CDP in Sturbridge, Massachusetts, United States

Fiskdale (or Fiskedale) is a census-designated place (CDP) in the town of Sturbridge in Worcester County, Massachusetts, United States. As of the 2020 census, Fiskdale had a population of 2,797.
==Geography==
Fiskdale is located at (42.114994, -72.111547).

According to the United States Census Bureau, the CDP has a total area of 8.5 km2, of which 8.3 km2 is land and 0.3 km2 (3.04%) is water.

Fiskdale is generally regarded by residents of Sturbridge to include the northwestern corner of the town, containing Tantasqua Regional High School, the densely populated areas around Route 148 (Brookfield Road), Holland Road area, as well as much of Route 20 to the west of Interstate 84. Big Alum Pond, Long Pond, and part of East Brimfield Lake are located in Fiskdale.

==Demographics==

Historical population
| Census | Pop. | Note | %± |
| 2020 | 2,797 |  | — |
U.S. Decennial Census

===2020 census===
As of the 2020 census, Fiskdale had a population of 2,797. The median age was 40.7 years. 25.1% of residents were under the age of 18 and 17.1% of residents were 65 years of age or older. For every 100 females there were 92.8 males, and for every 100 females age 18 and over there were 87.2 males age 18 and over.

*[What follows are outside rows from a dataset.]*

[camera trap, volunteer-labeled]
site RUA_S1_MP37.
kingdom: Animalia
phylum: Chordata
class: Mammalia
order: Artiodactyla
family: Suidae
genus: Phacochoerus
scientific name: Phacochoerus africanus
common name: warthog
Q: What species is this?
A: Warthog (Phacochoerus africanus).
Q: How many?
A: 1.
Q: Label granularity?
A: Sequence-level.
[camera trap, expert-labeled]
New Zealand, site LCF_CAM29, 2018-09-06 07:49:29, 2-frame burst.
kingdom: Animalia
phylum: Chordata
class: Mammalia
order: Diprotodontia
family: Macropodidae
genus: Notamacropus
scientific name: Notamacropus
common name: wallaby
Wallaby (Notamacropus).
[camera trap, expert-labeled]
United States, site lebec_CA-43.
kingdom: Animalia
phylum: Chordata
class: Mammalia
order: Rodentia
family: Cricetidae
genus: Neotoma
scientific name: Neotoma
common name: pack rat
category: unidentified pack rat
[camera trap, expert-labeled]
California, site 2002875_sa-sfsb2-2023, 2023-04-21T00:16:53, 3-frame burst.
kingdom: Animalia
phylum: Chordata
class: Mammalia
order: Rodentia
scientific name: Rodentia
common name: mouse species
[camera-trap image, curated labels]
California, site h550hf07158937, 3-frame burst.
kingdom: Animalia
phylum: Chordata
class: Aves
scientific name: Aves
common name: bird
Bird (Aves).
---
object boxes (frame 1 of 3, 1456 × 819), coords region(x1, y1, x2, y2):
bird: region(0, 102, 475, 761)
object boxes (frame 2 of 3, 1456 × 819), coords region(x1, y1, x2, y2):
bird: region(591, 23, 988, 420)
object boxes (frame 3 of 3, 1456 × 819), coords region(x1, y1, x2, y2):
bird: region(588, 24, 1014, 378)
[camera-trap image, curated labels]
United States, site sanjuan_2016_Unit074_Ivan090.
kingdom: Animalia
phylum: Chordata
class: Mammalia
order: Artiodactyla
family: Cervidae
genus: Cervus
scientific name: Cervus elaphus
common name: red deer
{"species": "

96.8% of residents lived in urban areas, while 3.2% lived in rural areas.

There were 1,116 households in Fiskdale, of which 32.3% had children under the age of 18 living in them. Of all households, 51.5% were married-couple households, 15.9% were households with a male householder and no spouse or partner present, and 27.8% were households with a female householder and no spouse or partner present. About 26.9% of all households were made up of individuals and 15.6% had someone living alone who was 65 years of age or older.

There were 1,206 housing units, of which 7.5% were vacant. The homeowner vacancy rate was 1.3% and the rental vacancy rate was 4.0%.

Racial composition as of the 2020 census
| Race | Number | Percent |
|---|---|---|
| White | 2,453 | 87.7% |
| Black or African American | 47 | 1.7% |
| American Indian and Alaska Native | 9 | 0.3% |
| Asian | 71 | 2.5% |
| Native Hawaiian and Other Pacific Islander | 1 | 0.0% |
| Some other race | 42 | 1.5% |
| Two or more races | 174 | 6.2% |
| Hispanic or Latino (of any race) | 135 | 4.8% |

===2000 census===
As of the census of 2000, there were 2,156 people, 873 households, and 568 families residing in the CDP. The population density was 261.0 /km2. There were 914 housing units at an average density of 110.6 /km2. The racial makeup of the CDP was 95.87% White, 0.60% African American, 0.60% Native American, 0.42% Asian, 0.09% Pacific Islander, 0.93% from other races, and 1.48% from two or more races. Hispanic or Latino of any race were 2.23% of the population.

There were 873 households, out of which 34.8% had children under the age of 18 living with them, 50.7% were married couples living together, 11.7% had a female householder with no husband present, and 34.9% were non-families. Of all households, 30.2% were made up of individuals, and 14.7% had someone living alone who was 65 years of age or older. The average household size was 2.46 and the average family size was 3.09.

In the CDP, the population was spread out, with 27.2% under the age of 18, 5.7% from 18 to 24, 29.3% from 25 to 44, 23.9% from 45 to 64, and 13.9% who were 65 years of age or older. The median age was 37 years. For every 100 females, there were 90.3 males. For every 100 females age 18 and over, there were 88.0 males.

The median income for a household in the CDP was $48,924, and the median income for a family was $60,032. Males had a median income of $47,609 versus $26,496 for females. The per capita income for the CDP was $24,118. About 8.6% of families and 11.4% of the population were below the poverty line, including 16.5% of those under age 18 and 20.3% of those age 65 or over.